Er moet een netwerkbeveiligingsgroep (NSG) zijn gekoppeld aan het subnet. Om een netwerkbeveiligingsgroep in te stellen, zie Een netwerkbeveiligingsgroep maken.

  • Configureer de regels in de volgende tabel om uitgaande toegang tot Azure Storage en Azure Key Vault toe te staan. Dit zijn afhankelijkheden voor API Management.
  • Configureer andere uitgaande regels die u nodig hebt voor de gateway om uw API-back-ends te bereiken.
  • Configureer andere NSG-regels om te voldoen aan de netwerktoegangsvereisten van uw organisatie. NSG-regels kunnen bijvoorbeeld ook worden gebruikt om uitgaand verkeer naar internet te blokkeren en alleen toegang tot resources in uw virtuele netwerk toe te staan.
Richting Bron Poortbereiken van bron Bestemming Poortbereiken van bestemming protocol Actie Purpose
Vertrekkend VirtualNetwork * Storage 443 TCP Allow Afhankelijkheid van Azure Storage
Vertrekkend VirtualNetwork * AzureKeyVault 443 TCP Allow Afhankelijkheid van Azure Key Vault

Belangrijk

  • Inkomende NSG-regels zijn niet van toepassing wanneer een exemplaar van de v2-laag is geïntegreerd in een virtueel netwerk voor privé-uitgaande toegang. Als u binnenkomende NSG-regels wilt afdwingen, gebruikt u virtuele netwerkinjectie in plaats van integratie.
  • Dit verschilt van netwerken in de klassieke 'Premium'-versie, waarbij inkomende NSG-regels (Network Security Group-regels) zowel in externe als in interne modi voor virtuele netwerkinjectie worden afgedwongen. Meer informatie

Delegatie van subnet

Het subnet moet worden gedelegeerd aan de Service Microsoft.Web/serverFarms .

Schermopname van subnetdelegering naar Microsoft.Web/serverFarms in de portal.

Notitie

De Microsoft.Web resourceprovider moet zijn geregistreerd in het abonnement, zodat u het subnet kunt delegeren aan de service. Zie Resourceprovider registreren voor stappen voor het registreren van een resourceprovider via de portal.

Zie Een subnetdelegering toevoegen of verwijderen voor meer informatie over het configureren van subnetdelegering.

Machtigingen

U moet ten minste de volgende machtigingen voor op rollen gebaseerd toegangsbeheer hebben voor het subnet of op een hoger niveau om de integratie van virtuele netwerken te configureren:

Actie Beschrijving
Microsoft.Network/virtueleNetwerken/lezen De definitie van het virtuele netwerk lezen
Microsoft.Network/virtualNetworks/subnetten/read Een subnetdefinitie voor een virtueel netwerk lezen
Microsoft.Network/virtualNetworks/subnetten/join/action Maakt verbinding met een virtueel netwerk

Integratie van virtuele netwerken configureren

In deze sectie wordt u begeleid bij het proces voor het configureren van integratie van externe virtuele netwerken voor een bestaand Azure API Management-exemplaar. U kunt ook integratie van virtuele netwerken configureren wanneer u een nieuw API Management-exemplaar maakt.

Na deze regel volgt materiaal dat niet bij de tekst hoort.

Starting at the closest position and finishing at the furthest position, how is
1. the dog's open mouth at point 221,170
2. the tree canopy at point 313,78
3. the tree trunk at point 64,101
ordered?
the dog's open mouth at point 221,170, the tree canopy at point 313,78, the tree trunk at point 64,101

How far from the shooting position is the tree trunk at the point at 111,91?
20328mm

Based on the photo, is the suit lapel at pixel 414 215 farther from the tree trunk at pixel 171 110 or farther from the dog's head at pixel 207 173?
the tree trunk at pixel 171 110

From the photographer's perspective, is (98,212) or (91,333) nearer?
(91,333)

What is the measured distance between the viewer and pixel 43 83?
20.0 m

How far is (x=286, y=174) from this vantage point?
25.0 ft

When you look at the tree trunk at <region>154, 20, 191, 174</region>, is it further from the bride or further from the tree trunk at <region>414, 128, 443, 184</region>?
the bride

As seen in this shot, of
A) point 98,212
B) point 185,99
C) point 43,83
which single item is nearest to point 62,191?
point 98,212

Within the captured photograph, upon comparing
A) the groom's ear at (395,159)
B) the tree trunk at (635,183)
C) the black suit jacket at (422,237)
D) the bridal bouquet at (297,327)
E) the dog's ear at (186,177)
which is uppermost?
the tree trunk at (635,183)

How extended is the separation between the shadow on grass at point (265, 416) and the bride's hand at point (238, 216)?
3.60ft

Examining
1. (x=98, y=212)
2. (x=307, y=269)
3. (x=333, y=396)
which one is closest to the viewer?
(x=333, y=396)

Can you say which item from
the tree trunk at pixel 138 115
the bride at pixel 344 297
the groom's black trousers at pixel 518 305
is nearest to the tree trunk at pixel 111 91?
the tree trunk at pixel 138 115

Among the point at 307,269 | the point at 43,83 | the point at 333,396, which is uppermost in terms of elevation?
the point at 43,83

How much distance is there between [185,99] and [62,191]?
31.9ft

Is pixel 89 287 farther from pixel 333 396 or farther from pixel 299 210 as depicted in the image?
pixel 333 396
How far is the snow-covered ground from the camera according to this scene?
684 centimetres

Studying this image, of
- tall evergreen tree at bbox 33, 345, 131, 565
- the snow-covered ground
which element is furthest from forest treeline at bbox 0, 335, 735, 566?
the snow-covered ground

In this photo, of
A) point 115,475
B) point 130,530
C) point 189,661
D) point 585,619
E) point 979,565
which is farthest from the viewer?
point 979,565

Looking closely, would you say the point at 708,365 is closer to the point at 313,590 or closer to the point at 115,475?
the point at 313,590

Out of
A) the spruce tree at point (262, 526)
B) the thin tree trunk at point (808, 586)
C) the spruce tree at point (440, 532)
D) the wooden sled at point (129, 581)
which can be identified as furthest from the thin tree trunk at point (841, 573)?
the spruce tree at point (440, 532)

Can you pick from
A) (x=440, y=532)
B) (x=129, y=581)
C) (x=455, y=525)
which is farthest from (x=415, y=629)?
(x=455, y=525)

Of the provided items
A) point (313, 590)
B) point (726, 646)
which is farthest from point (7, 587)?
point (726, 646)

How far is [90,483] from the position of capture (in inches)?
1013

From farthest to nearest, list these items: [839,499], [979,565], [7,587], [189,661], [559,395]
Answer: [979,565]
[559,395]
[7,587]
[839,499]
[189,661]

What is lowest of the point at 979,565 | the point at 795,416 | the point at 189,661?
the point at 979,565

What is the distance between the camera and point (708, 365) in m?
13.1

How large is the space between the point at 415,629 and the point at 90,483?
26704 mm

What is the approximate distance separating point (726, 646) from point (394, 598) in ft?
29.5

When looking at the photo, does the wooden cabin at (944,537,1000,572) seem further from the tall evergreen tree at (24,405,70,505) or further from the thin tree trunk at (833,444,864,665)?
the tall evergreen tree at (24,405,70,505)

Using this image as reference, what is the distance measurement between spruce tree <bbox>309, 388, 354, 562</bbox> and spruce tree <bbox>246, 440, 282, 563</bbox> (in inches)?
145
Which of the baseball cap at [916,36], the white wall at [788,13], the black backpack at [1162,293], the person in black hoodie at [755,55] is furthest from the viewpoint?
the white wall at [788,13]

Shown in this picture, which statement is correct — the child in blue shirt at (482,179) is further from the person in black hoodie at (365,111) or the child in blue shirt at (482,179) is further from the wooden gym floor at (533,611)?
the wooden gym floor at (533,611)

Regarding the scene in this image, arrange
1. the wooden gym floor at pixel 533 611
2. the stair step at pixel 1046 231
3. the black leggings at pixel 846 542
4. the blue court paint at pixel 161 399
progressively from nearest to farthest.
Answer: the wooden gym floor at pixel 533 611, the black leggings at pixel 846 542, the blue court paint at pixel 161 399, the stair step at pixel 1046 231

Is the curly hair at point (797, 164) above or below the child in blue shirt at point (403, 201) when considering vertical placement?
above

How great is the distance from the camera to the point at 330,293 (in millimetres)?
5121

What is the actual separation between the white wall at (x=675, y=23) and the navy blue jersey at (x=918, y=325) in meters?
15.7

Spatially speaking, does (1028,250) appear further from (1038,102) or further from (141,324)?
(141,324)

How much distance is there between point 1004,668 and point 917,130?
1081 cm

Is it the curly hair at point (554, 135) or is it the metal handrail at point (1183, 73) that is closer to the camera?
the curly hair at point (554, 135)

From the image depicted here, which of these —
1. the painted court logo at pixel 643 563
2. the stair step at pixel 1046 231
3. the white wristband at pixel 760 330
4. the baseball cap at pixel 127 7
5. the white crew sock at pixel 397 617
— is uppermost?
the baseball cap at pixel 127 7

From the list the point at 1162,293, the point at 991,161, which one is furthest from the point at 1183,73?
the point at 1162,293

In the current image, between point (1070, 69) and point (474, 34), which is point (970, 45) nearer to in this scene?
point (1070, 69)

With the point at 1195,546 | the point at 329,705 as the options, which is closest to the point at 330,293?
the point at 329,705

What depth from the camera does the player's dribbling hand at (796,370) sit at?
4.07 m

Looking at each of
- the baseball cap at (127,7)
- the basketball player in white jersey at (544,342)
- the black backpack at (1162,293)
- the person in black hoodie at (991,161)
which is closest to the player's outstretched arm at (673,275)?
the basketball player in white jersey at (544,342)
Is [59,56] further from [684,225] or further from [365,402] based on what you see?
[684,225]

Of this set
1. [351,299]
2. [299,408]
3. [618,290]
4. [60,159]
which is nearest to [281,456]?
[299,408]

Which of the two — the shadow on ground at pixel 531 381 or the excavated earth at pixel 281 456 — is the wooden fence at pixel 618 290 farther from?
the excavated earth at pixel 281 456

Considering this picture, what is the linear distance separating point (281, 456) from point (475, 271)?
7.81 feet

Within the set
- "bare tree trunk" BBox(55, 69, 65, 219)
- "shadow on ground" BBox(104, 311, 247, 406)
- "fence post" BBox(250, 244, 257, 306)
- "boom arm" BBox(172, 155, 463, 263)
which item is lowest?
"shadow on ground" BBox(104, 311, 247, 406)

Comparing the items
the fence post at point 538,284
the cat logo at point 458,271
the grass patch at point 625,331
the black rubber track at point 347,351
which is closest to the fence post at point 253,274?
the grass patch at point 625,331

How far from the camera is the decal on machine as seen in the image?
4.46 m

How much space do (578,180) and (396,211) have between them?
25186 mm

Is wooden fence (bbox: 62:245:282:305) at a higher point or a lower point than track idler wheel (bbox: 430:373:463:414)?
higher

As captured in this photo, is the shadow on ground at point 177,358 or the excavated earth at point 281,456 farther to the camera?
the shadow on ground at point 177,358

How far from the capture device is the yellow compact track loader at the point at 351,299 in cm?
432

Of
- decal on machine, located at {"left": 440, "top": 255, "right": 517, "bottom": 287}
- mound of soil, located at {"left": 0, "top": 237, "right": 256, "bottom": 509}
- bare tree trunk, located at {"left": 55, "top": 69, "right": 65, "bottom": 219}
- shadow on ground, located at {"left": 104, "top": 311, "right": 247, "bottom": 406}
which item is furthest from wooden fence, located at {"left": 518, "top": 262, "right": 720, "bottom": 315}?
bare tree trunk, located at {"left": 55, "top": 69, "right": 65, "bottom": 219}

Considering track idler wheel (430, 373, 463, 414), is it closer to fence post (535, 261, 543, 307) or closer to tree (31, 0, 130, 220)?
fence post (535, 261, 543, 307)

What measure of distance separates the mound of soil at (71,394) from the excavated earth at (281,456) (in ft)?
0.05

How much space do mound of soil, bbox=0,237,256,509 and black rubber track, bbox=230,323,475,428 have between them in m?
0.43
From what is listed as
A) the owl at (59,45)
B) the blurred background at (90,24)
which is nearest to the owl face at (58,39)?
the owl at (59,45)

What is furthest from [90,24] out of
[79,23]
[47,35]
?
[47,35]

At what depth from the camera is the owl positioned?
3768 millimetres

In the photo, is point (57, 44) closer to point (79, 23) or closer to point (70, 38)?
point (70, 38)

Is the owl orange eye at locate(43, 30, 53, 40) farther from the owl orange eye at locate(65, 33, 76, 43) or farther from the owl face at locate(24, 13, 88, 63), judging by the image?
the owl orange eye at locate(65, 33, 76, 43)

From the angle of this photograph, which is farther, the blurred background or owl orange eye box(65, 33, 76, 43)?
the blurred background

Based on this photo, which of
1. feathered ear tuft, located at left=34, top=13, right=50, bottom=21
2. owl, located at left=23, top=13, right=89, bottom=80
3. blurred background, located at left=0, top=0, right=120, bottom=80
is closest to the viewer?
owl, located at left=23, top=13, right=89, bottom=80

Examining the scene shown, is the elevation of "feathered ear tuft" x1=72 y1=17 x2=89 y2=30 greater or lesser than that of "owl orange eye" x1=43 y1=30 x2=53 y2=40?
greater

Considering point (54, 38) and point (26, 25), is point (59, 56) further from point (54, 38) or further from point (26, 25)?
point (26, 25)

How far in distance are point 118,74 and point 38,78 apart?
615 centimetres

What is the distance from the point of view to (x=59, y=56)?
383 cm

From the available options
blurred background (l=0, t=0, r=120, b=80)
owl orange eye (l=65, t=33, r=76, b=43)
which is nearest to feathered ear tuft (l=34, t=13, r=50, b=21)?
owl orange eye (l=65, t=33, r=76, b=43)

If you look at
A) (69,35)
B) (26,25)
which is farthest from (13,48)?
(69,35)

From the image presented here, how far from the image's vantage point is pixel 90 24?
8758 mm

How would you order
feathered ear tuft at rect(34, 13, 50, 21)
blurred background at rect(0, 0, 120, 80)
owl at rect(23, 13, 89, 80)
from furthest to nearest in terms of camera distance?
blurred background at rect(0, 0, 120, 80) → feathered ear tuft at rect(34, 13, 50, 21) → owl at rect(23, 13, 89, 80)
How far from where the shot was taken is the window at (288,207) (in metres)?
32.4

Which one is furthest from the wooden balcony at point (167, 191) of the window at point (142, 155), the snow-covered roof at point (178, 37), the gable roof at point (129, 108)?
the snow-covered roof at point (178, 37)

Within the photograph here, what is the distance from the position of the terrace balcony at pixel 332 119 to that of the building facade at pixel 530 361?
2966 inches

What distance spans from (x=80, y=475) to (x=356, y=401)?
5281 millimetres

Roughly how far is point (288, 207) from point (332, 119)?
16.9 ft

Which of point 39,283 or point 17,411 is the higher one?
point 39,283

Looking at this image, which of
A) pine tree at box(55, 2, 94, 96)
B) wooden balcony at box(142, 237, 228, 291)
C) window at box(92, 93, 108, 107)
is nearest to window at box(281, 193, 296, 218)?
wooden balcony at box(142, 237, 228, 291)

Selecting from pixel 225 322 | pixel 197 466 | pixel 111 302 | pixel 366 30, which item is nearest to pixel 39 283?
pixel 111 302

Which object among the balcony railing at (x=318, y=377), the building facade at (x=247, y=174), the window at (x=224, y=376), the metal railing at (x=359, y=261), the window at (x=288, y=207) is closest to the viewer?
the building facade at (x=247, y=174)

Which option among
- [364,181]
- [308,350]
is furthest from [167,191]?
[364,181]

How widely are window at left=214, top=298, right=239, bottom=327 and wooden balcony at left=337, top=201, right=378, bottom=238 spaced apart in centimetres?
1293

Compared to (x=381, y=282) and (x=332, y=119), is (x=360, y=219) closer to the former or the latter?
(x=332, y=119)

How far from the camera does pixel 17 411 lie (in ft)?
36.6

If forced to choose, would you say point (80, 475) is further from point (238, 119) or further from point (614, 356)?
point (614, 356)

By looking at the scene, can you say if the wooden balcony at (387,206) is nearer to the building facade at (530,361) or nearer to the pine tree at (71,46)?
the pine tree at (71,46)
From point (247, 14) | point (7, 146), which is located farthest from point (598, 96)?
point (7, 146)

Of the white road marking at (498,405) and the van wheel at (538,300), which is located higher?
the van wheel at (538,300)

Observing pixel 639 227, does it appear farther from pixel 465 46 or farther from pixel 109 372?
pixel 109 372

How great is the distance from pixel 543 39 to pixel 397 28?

  1. Blader in Azure Portal naar uw API Management-exemplaar.
  2. Selecteer In het linkermenu onder Implementatie en infrastructuur de optie Netwerk>bewerken.
  3. Selecteer op de pagina Netwerkconfiguratie onder Uitgaande functies de optie Integratie van virtueel netwerk inschakelen .
  4. Selecteer het virtuele netwerk en het gedelegeerde subnet dat u wilt integreren.
  5. Selecteer Opslaan. Het virtuele netwerk is geïntegreerd.

(Optioneel) Integratie van virtueel netwerk testen

Als u een API hebt die wordt gehost in het virtuele netwerk, kunt u deze importeren in uw beheerexemplaren en de integratie van het virtuele netwerk testen. Zie Een API importeren en publiceren voor basisstappen.